Madame la Conseillère fédérale,
Le 22 février dernier, dans une déclaration qui a surpris, vous affirmiez votre désir de voir la Suisse renoncer, dans son droit interne, à la distinction séculaire entre fraude et soustraction fiscales. Une telle profession de foi tient aujourd’hui du mantra pour la gauche, car le travail et le succès sont péchés mortels à ses yeux, mais elle n’allait pas de soi pour une femme dite de droite. Auriez-vous trouvé quelque chemin de Damas? Les augures vous prédisent- ils un revirement massif d’une opinion publique qui, pour peu qu’on veuille bien la consulter, soutiendra massivement le secret bancaire? Quelque longue méditation planétaire vous a-t-elle convaincue que le salut de la Suisse passerait par un alignement sur l’Allemagne? Rien de tout cela. Votre déconcertante proclamation procédait en réalité d’un calcul partisan peu séduisant et assez cynique de surcroît: il s’agit d’augmenter vos chancelantes probabilités de rester au gouvernement l’année prochaine. Il y aurait en vérité quelque mesquinerie à vous reprocher de jouer ainsi les lamellibranches, agglutinée au rocher fédéral contre vents et marées, à la façon d’une patelle butée et tenace: vous ne faites après tout que mimer Moritz Leuenberger, inégalable maître ès artifices de cooptation…

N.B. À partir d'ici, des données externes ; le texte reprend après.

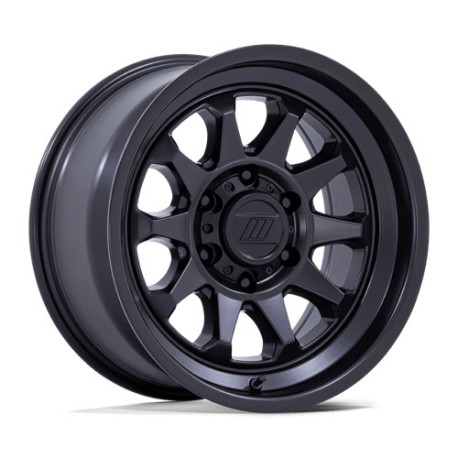 Alufelnik Pro Comp Alloys Pro Comp Alloys PA203 BEACON felni 17x8 6x114.3 66.06 ET20, Matt fekete | race-shop.hu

Le 12 décembre 2007, vous battiez Christoph Blocher de 10 voix, parachevant ainsi une éblouissante manœuvrepolitique, ourdie pour expulser du gouvernement la figure de proue de l’UDC. Les socialistes et les Verts, fort habilement, mirent en avant la candidature de Luc Recordon, leurre destiné, avec son plein accord, à mystifier les stratèges de l’UDC, qui tombèrent dans le panneau à pieds joints et virent trop tard ce qui se tramait avec votre appui. Le PDC, quant à lui, prêt à toutes les trahisons à son habitude, se prêta d’enthousiasme à la manigance, la gauche lui laissant entendre qu’on lui en serait reconnaissant par la suite. Il suffisait alors de raconter la cabale par le menu à la télévision – ce que la présidente du groupe socialiste, Ursula Wyss, Grisonne comme vous, fit avec une civilité machiavélique – et l’on brouillait à mort le PDC et la droite parlementaire, transmuant ainsi un simple coup tordu en manœuvremagistrale: éjecter Blocher et décontenancer toute la droite. Bravo l’artiste!

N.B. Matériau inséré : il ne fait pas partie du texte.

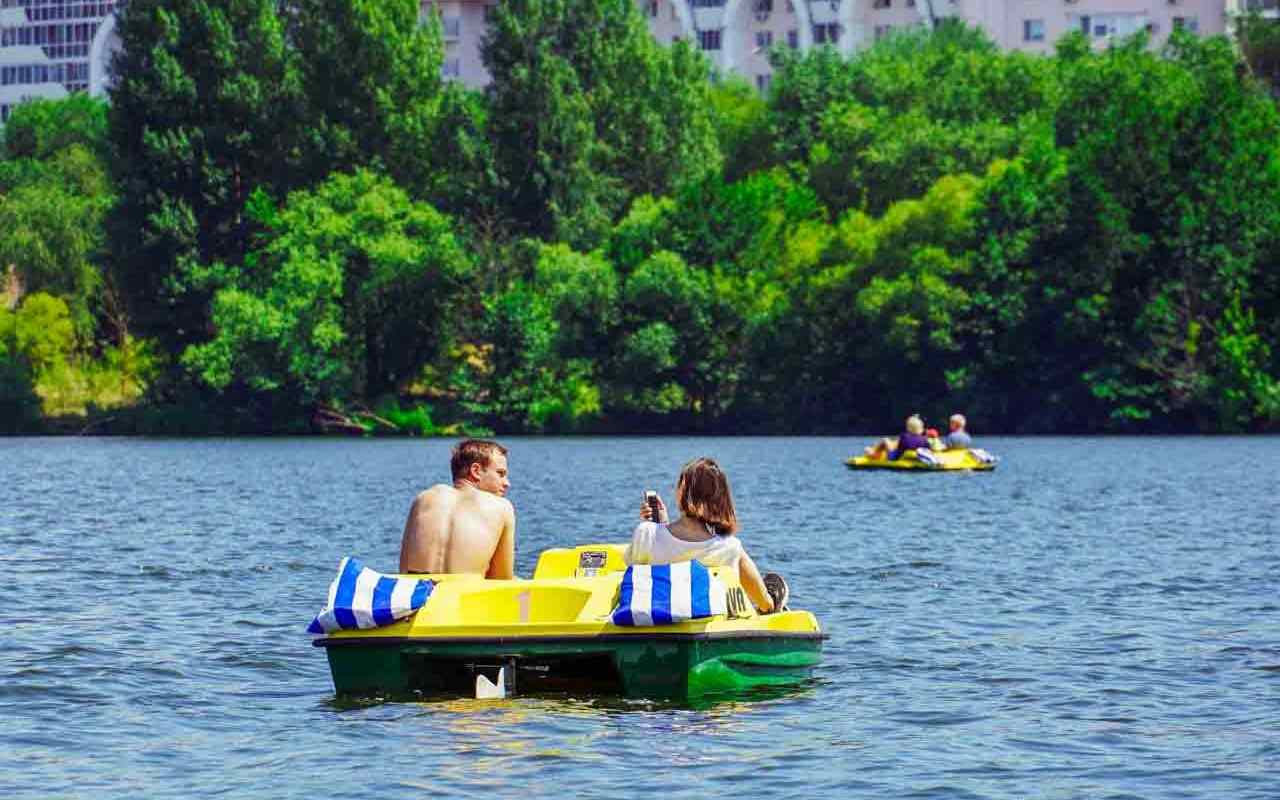 Солнечная и жаркая погода без осадков ожидается в выходные в Воронежской области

En 2011, vous ne serez pas réélue par la droite. Le PDC, fait cocu récemment encore lors de l’élection du successeur de Couchepin, vous exècre aujourd’hui et tentera d’évidence de vous substituer quelque doucereux compère de sa façon. Votre seule chance d’être élue, c’est la gauche. Il vous faut donc lui complaire et Berne valant bien une messe, vous voici chantant complies et mâtines de la nouvelle vertu en matière de secret bancaire, sans l’accord d’aucun de «vos» députés, car «votre» fraction, pour lilliputienne qu’elle soit, se réclame du centre droit.
Si, comme on peut le penser, les élections de l’an prochain amènent plus de Verts au Parlement – ce qui suscitera de légitimes vocations… – quelques socialistes et quelques PDC de moins, des radicaux plus ou moins à l’étiage et une UDC stable, la valse musette repartira de plus belle et, qui sait, peut-être pourrez-vous séduire à nouveau les danseurs du moment? Le cynisme est en politique un péché véniel, certes, mais de ce genre de tripatouillages émane une forte odeur de Brie, qui commande un reproche courtois: faut-il vraiment être prêt(e) à toutes les contorsions, se proclamer disposé(e) à déglutir sans nausées les couleuvres les plus indigestes pour garder le «privilège» de gouverner? De tels tours de passe-passe évoquent la IVe République française ou les intrigues à l’italienne: est-ce vraiment cela la Suisse?
Souffrez donc, Madame, qu’on rende ici un hommage public et à la dévotion au service de l’Etat et au sens profond de l’éthique qui, de toute évidence, inspirent votre politique. Avec des gouvernants de votre trempe, ce pays a décidément un avenir radieux devant lui.